The Republican majority in the House had already mustered the three-fifths vote needed to override Cooper's vetoes on House Bill 140, which consumer advocates flagged as an enabler for predatory lenders, and on House Bill 770. Until Wednesday night, the Senate, where Republicans also hold a veto-proof majority, had delayed action on these bills.

Both Senate votes Wednesday were 30-9 and came at the tail end of a day of back-and-forth negotiations between the House and the Senate, much of which focused on an environmental regulatory reform bill the Republican leadership eventually came to agreement on.

Democrats supported House Bill 140 when it first passed the General Assembly earlier this year but sided with the governor after consumer groups laid out concerns with the legislation, which expands lenders' ability to sell borrowers credit property insurance to cover loan costs when the borrowers can't pay.

Sen. Jay Chaudhuri, D-Wake, ticked off a couple examples of high-fee loans during brief debate on the bill Wednesday, saying the new provision would contribute to the cycle of debt and prey "on our working-class and middle-class families."

Supporters pitched the change as a needed updated for a 40-year-old set of regulations, and they stressed that credit insurance is an optional purchase.

House Bill 770 deals with several sections of state code, but the controversy arose from language that will allow an employee at the state Industrial Commission, who's also a former general counsel for the state Republican Party, to draw a second state paycheck from the state's Property Tax Commission despite rules against salary double-dipping.

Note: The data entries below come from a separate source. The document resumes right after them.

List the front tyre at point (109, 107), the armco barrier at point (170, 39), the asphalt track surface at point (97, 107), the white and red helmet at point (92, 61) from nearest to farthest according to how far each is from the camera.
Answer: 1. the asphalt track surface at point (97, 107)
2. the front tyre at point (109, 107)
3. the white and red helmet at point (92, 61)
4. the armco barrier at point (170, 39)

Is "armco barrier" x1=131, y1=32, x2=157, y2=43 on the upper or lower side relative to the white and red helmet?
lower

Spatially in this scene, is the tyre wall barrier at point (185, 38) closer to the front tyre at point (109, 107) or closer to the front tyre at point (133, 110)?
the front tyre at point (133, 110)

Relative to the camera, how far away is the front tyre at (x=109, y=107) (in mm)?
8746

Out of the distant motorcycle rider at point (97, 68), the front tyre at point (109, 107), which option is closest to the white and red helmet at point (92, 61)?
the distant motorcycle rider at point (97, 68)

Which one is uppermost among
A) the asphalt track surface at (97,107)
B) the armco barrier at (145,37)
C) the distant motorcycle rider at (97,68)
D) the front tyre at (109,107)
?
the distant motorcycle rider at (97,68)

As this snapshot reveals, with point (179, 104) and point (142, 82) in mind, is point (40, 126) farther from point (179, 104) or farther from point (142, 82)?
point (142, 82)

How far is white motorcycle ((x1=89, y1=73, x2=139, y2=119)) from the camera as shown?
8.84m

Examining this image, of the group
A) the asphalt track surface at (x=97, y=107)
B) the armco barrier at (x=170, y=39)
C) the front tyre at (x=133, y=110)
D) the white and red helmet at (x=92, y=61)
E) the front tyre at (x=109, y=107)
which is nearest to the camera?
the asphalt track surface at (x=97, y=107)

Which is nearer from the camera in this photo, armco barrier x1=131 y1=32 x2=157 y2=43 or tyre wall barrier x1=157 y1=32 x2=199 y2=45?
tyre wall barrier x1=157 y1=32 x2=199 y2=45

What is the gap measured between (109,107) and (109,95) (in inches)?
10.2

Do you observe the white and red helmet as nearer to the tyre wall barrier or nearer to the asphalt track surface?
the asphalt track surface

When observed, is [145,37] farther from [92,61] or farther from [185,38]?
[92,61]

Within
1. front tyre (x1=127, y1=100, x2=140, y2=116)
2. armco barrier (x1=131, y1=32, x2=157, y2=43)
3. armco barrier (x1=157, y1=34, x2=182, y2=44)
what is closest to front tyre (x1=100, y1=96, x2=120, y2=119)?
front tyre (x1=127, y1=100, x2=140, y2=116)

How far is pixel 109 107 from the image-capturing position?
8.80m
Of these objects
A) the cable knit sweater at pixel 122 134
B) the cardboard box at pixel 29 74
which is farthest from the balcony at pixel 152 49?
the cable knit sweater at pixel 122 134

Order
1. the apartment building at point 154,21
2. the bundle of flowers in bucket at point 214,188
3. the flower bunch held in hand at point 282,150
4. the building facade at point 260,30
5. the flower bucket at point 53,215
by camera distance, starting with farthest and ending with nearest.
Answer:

Bill Peaslee has been moonlighting at the Property Tax Commission, saying he takes time off from his regular job to sit in on commission hearings. He was paid for this time under former Gov. Pat McCrory, but Cooper's administration stopped the payments. The veto override makes the money flow again, and legislative supporters said it's only fair to pay Peaslee for his work.

"These bills have the wrong priorities for our state," Ford Porter, a spokesman for Cooper, said in a statement. "House Bill 140 allows predatory and high-risk insurance policies that unfairly target low-income North Carolinians, while House Bill 770 includes unconstitutional power grabs and a carve-out intended to financially benefit a single state employee. Working families expect their leaders to represent all North Carolinians, not just the well connected."